Spinal Cord Stimulation - Device Revision After Weight Loss in a Patient on Chronic Semaglutide - A Case Report

Int Med Case Rep J. 2025 May 16:18:567-571. doi: 10.2147/IMCRJ.S513630. eCollection 2025.

Abstract

Background: Spinal cord stimulation (SCS) is an effective treatment option for patients suffering from chronic intractable pain of the trunk and/or limbs. One of the potential adverse effects of SCS is discomfort or pain at the site of the implantable pulse generator (IPG). It is a known phenomenon that patient weight loss may exacerbate or increase discomfort or pain at the IPG implantation site.

Objective: This case report aims to educate neuromodulation clinicians on the potential impact of glucagon-like peptide-1 receptor agonists (GLP-1RA) medications on patient weight loss and decreased subcutaneous adipose tissue stores post-SCS system implant, necessitating lead anchor or IPG pocket revision.

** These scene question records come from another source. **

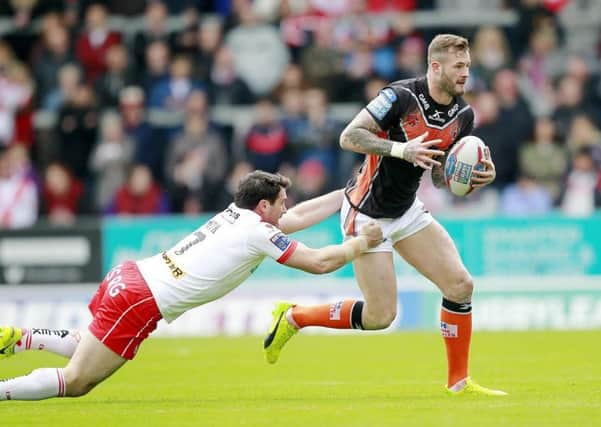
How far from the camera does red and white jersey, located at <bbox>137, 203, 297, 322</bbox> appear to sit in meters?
9.58

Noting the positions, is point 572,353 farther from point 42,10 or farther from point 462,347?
point 42,10

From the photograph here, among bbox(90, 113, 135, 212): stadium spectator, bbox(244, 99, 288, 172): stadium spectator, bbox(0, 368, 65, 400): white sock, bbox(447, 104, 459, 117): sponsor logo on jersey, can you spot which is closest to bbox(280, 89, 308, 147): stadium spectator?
bbox(244, 99, 288, 172): stadium spectator

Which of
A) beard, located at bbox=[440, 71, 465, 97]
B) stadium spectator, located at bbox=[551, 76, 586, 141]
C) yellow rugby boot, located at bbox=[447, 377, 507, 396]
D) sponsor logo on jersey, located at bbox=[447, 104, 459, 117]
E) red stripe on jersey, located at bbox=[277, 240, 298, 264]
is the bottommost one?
yellow rugby boot, located at bbox=[447, 377, 507, 396]

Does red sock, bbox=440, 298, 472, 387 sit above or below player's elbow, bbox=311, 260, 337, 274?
below

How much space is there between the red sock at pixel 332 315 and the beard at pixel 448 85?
176 cm

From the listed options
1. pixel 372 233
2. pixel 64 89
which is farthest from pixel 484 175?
pixel 64 89

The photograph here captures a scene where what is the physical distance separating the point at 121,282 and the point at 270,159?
368 inches

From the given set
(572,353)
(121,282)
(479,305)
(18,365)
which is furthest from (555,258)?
(121,282)

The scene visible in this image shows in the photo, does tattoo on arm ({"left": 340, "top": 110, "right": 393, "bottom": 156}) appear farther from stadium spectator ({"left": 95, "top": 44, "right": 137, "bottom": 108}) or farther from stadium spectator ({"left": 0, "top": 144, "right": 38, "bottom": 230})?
stadium spectator ({"left": 95, "top": 44, "right": 137, "bottom": 108})

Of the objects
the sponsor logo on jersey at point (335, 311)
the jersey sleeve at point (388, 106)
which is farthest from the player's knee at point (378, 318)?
the jersey sleeve at point (388, 106)

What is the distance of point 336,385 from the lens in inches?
450

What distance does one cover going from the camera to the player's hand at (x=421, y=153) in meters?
9.55

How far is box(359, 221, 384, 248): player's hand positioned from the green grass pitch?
1.16 m

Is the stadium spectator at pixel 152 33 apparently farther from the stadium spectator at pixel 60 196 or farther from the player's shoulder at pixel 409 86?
the player's shoulder at pixel 409 86
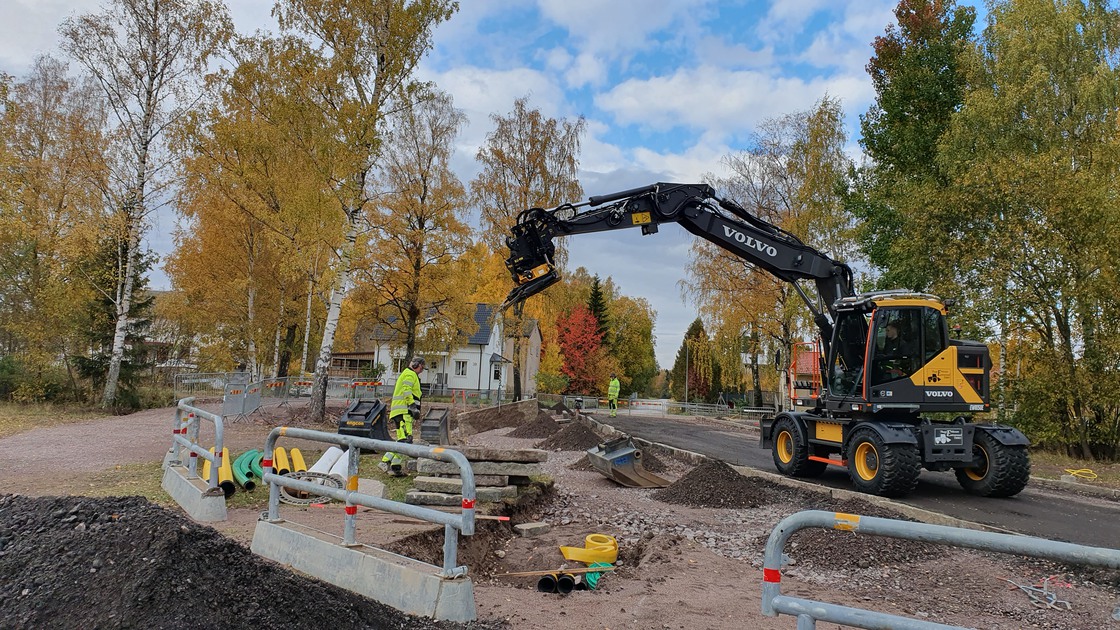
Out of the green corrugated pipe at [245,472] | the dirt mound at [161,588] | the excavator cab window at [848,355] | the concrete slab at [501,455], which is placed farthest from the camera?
the excavator cab window at [848,355]

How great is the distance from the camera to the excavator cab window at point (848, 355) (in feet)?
35.3

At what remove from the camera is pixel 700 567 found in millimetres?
6277

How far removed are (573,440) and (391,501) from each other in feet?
41.6

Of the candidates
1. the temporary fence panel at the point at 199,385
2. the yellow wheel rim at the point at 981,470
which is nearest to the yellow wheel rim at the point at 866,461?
the yellow wheel rim at the point at 981,470

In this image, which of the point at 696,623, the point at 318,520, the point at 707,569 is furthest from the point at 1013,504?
the point at 318,520

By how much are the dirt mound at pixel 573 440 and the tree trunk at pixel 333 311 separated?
19.7 ft

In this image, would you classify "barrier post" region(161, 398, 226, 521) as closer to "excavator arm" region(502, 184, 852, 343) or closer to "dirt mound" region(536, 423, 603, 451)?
"excavator arm" region(502, 184, 852, 343)

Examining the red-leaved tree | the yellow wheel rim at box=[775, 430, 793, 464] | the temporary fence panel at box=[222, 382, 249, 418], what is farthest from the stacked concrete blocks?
the red-leaved tree

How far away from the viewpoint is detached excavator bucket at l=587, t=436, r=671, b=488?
11.1 m

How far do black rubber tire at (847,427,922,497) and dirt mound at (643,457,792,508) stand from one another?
1238 mm

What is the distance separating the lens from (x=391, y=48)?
17.1 m

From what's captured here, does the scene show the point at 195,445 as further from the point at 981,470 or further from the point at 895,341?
the point at 981,470

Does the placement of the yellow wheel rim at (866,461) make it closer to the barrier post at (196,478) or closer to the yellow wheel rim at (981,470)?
the yellow wheel rim at (981,470)

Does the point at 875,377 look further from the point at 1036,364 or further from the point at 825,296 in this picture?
the point at 1036,364
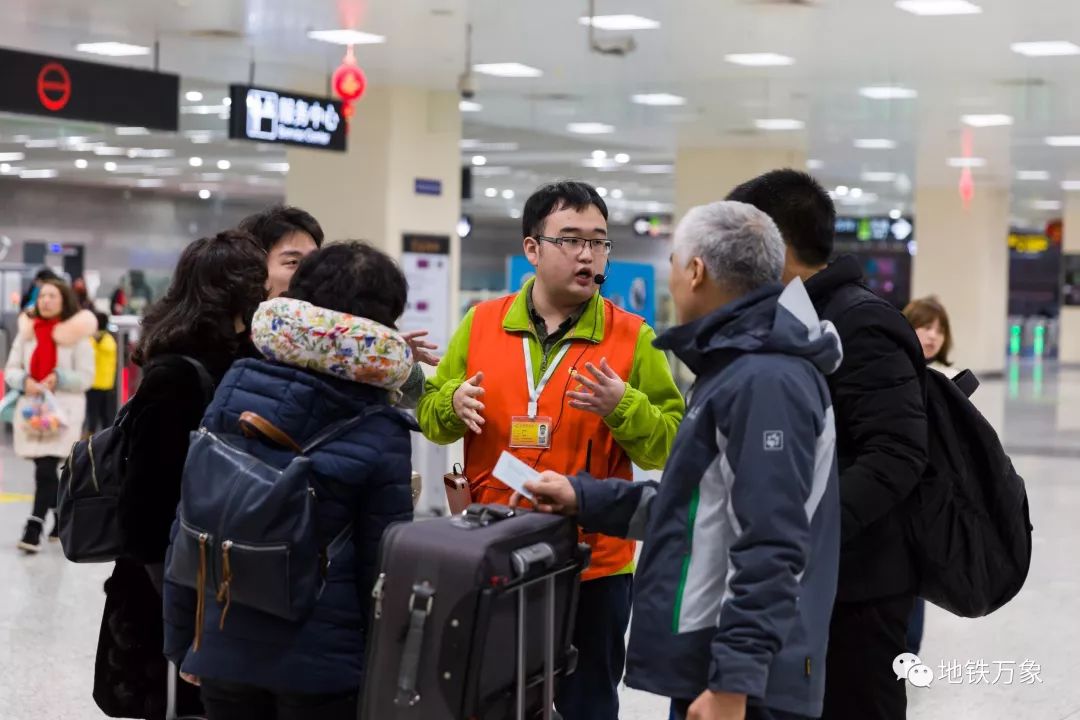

Study design: Case Report.

Conclusion: The usage of GLP-1RA medications for diabetes or weight loss therapy continues to increase as does the use of implantable SCS systems for the management of chronically painful conditions. Interventional pain management or neuromodulation clinicians should be well-educated on the indications for use of GLP-1RA medications and their associated mechanisms of action, which may lead to weight loss, decreased subcutaneous adipose tissue stores, and muscle wasting, potentially impacting the comfortability of SCS devices. Pre-screening for the use of GLP-1RA medications should occur prior to SCS implant, and clinicians should plan accordingly to minimize the potential for SCS lead anchor or IPG pocket site discomfort. Further, patient's body habitus and adipose tissue stores should be taken into consideration when planning for IPG pocket site location.

Keywords: diabetes; glucagon-like peptide-1 receptor agonists; obesity; spinal cord stimulation; weight loss.